ジュンケの森の遺跡



「ここ?」
 ザッパに呼び出されたアタシはいま、ジュンケの森のある場所にいる。なんでも、遺跡のようなものが見つかったから来てくれ、と言う風に連絡を貰ったから。
 遺跡と聞いてアタシはじっとしていられなくなった。一応、足を洗った状態とはいえ、長年続けてきたトレジャーハンターの癖はそうそう抜けるものではないみたい。
「うむ。私はその方面の知識はないのでなんともいえないが……」
 アタシの隣にいる森の種族、ウルフリングのザッパが言う。ついこの間に知り合った仲で、互いの利害が一致していることもあり、共にジュンケの森の治安維持のようなことをやっている。
「ふ〜ん…。とりあえず入ってみましょ」
 アタシはバッグからたいまつを取り出すと、横のザッパに言う。彼が頷いたのを確認すると、たいまつに灯をつけて先頭に立つ。
 入り口はかなり狭い。横に並んで歩くことはできそうにないので、しょうがなく遺跡に慣れているアタシが先頭になって潜っていく。
「どんなような場所だと思う?」
 後ろに立っているザッパがそんなことを言ってきた。まだ、わかるわけないじゃない。そう思ったアタシはそのまま言ってやる。
「そうか…」
 それ以降、この細い通路を歩ききるまでザッパはアタシに話し掛けることはなかった。もちろんアタシも話し掛けなかった。

 しばらくいくと開けた場所に出た。最初の細さが嘘のように大きい。ホテルのロビーのような感じだ。正面に5つくらいの扉。そして右側にひときわ大きな扉がある。
 状態はかなりひどく、そこここに瓦礫などが山積みとなっている。よくわからないけれど、何かの戦いに巻き込まれたのだろうか? それとも単に老朽化しただけ? ここだけじゃ何もわかるはずもないか…。
「…?」
 ここに入ってからなんとなく違和感を感じる。なんだろう? なにかおかしいな、ここは。アタシは考える。どこがおかしいのかを。
「どうかしたのか?」
 思案しているアタシにザッパが話し掛けてくる。けど、いまのアタシはザッパにかまっている余裕はない。目でそのことを伝えると、彼はわかったのか、頷いた。
 アタシは精神を集中させ、この遺跡の違和感を探る。なにかが欠けている感じがする。……そうか!! この遺跡、マナの流れがない。自然にこうなるハズはない。きっと、意図的にマナが遮断されているんだ。ここまで考えもうひとつアタシは思いつく。

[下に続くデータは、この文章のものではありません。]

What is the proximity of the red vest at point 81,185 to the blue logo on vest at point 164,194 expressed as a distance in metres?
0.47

「ねぇ、ザッパ。この辺りって魔鉱石がよく採れるの?」
「魔鉱石? …ああ、あの変な光を出す石のことかい? それならよく採れるらしいな。この辺りにもゴロゴロしてるじゃないか」
 ザッパのこの答えでアタシはこの遺跡が何のための遺跡なのか確信が持てた。
「どうした? 何かわかったのか?」
 アタシの表情で考えがわかったのだろう、ザッパがそう聞いてくる。別にもったいぶるつもりなど毛頭もないので、アタシは素直に言う。
「ええ、きっとここは魔導人形の製造工場ね」
「魔導人形?」
 結論から言った為に、旧時代に対して知識の深くないザッパはよくわからない、という顔をしてる。

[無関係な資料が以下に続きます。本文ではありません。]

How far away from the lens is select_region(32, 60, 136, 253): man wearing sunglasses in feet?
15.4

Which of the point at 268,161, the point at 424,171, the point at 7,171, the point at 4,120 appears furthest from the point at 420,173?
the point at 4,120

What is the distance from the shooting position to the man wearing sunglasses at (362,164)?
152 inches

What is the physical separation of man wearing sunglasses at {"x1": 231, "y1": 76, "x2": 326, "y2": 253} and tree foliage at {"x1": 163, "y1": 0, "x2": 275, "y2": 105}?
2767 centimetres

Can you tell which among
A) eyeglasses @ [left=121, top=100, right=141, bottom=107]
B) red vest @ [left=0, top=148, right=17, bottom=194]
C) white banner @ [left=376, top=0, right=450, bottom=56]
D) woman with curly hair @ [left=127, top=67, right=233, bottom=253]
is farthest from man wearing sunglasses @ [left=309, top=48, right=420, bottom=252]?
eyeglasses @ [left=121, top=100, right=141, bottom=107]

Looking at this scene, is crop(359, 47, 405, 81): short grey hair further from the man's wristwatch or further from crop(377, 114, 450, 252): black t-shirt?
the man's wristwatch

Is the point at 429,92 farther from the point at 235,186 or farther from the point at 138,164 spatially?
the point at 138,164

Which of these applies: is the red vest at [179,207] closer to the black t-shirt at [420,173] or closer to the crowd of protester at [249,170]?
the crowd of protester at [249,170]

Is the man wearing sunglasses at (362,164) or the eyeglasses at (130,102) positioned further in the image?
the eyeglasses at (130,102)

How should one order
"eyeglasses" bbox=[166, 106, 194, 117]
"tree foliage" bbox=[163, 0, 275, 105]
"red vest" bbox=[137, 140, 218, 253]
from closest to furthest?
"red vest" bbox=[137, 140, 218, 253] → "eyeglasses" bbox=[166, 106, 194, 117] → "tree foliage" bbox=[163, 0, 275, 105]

「そうよ。旧時代に量産されていたと思われる魔力を原動力とする戦闘型ユニット。きっと、何かの拍子に製造中の魔導人形がマナを吸収して暴走するのを防ぐために、ここら一帯の魔鉱石を掘り出したのよ。それが、外に大量に転がってる魔鉱石の正体」
「……なるほどね。確かにつじつまは合うな。とすると、ここは特に調べる価値はなしか?」
「いえ。念のために調べておきましょう。魔導人形がいるかもしれないし。それにお宝もね」
 ウィンクをしザッパに言う。魔導人形が仲間に入ればかなり心強い。まだ起動していないものなら、インプリンティングが可能なはずだしね。そのためには、この遺跡内にマナを充填しないといけない。きっと、魔鉱石を運び出す以外にも結界か何かの手段を講じているはず。
 ザッパを後ろに従えて、とりあえずアタシは正面の五つの扉を調べることにした。恐らくどこかの部屋に魔導人形の格納庫があるはず。でも、この遺跡の状態だとちゃんとしたのがいるのかは不安。まっ、誰も思いもしなかったことが起きた時、人はそれを奇跡と呼ぶのだし、奇跡を待ちますか。

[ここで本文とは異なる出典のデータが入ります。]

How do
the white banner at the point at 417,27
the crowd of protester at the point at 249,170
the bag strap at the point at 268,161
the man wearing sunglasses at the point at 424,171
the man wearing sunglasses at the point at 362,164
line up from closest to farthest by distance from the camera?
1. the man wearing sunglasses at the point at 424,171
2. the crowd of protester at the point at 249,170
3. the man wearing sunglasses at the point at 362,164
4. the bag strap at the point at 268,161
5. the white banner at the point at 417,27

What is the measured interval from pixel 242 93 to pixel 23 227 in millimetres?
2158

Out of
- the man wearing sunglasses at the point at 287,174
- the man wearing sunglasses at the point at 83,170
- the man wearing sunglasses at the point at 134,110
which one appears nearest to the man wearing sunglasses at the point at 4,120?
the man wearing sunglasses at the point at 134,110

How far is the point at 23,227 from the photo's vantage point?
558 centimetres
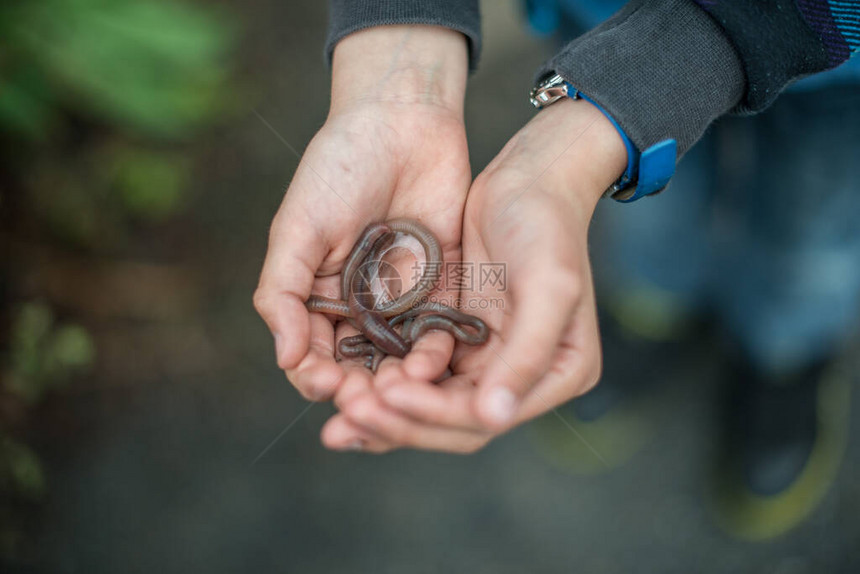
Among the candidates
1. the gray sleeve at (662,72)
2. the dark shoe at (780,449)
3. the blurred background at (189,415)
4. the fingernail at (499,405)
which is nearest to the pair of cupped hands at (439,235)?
the fingernail at (499,405)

 そんなことを思いながらアタシは一つ目の扉を開け放つ。
 重い音と共に扉が開かれる。
「……」
 アタシとザッパは無言。部屋の中はひどい有り様で目も当てられないし、足の踏み場もないくらいだ。ここが元々なんの部屋であったかさえ識別不能だし。
「調べる必要…ないんじゃないのか?」
 アタシの後ろから部屋を見据えながら、ザッパがそう言ってくる。うん、今回に限りそれにアタシも同意よ。
 目でそのことを告げるとアタシたちは部屋をあとにする。

 その後もすべての部屋を調べてみたけど、どこも同じような惨状。調べられるところは調べてみたけど、魔導人形はおろか、お宝のひとつも見つけられない。はぁ〜、スカだったかなぁ。正直言うと落胆は隠すことができない。せっかく、魔導人形が見られると思ったのに…。
「あとは、奥のあの部屋だけだな」
 ザッパが奥を指差しながら言う。この分じゃ奥にも期待できそうもないなぁ〜。
「そんな顔をするな。見てみないとなんともいえないだろう」
 アタシの顔から考えを読み取ったのか、肩を叩きながらそう言ってきた。まっ、そうなんだけどね。
「よし! それじゃ、気を取り直していきますか」
 空元気ではあるけれど、いまできるだけの声をだしてアタシたちは奥へと進んだ。

「待て!」
 奥の通路に入って少し。後ろのザッパが鋭い声を出すとアタシを呼び止める。
「どうしたの? なにかあった?」
 少なくともアタシは魔物の気配を感じていない。でも、ウルフリング族は人間よりも何十倍と鋭い感覚を持っている。アタシに探知できない何かを見つけたのかも?
「そこの壁を調べてみてくれ」
 そういってザッパが右の壁を指し示す。見たところなんの変哲もない壁だけど。特に仕掛けがあるようにも見えないし。それでも、アタシは言われた通りに調べる。何かあったらめっけものだし。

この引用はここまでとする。